:: Given material ::
* * * * * * * * *

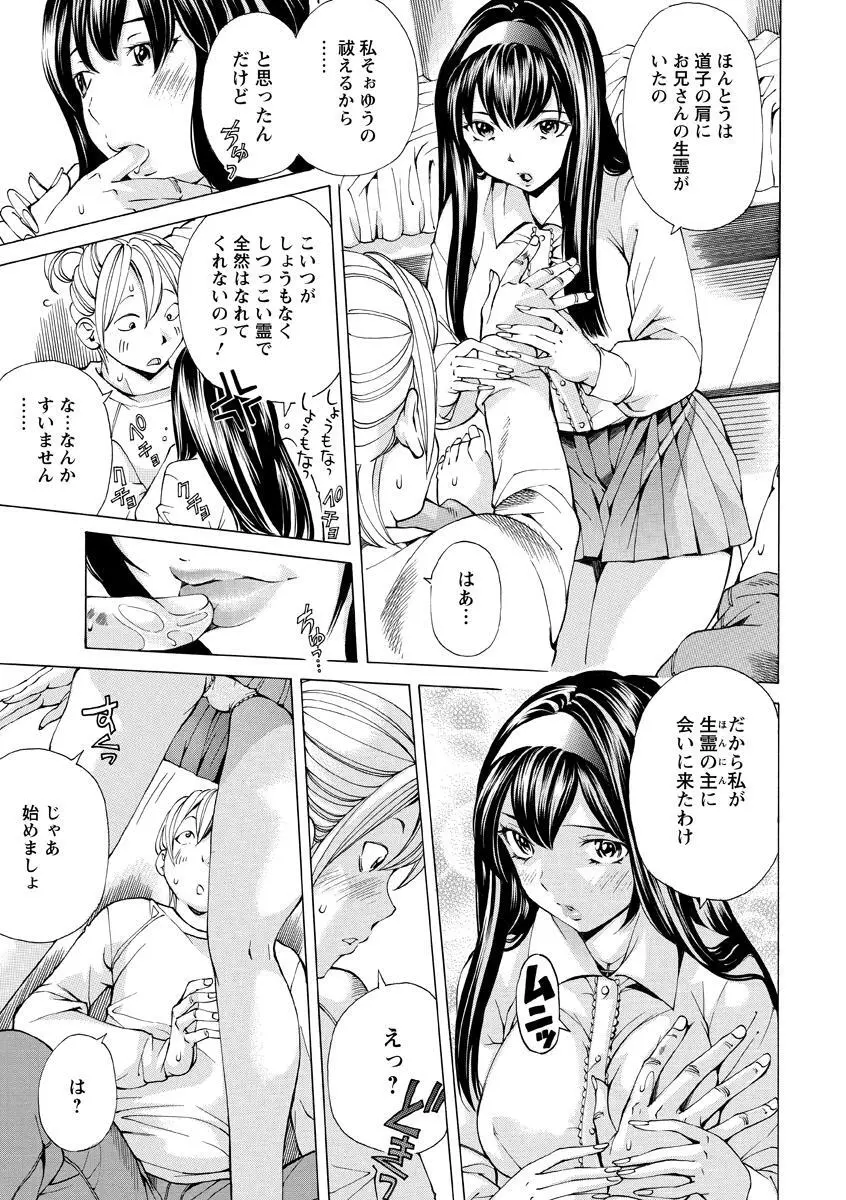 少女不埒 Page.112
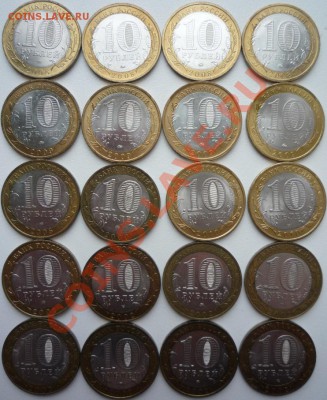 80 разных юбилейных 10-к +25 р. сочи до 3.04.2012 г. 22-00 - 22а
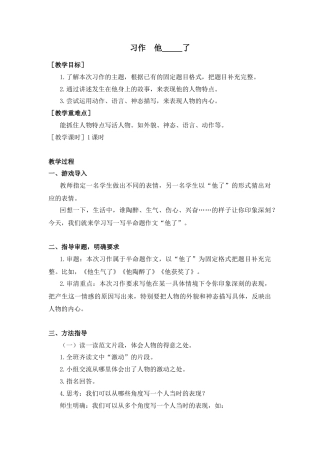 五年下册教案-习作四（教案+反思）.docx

* * * * * * * * *

:: Work instructions ::
Through to the final line, copy the material above exactly and skip the images.

:: Reply to the exercise ::
 少女不埒 Page.112
 80 разных юбилейных 10-к +25 р. сочи до 3.04.2012 г. 22-00 - 22а
 五年下册教案-习作四（教案+反思）.docx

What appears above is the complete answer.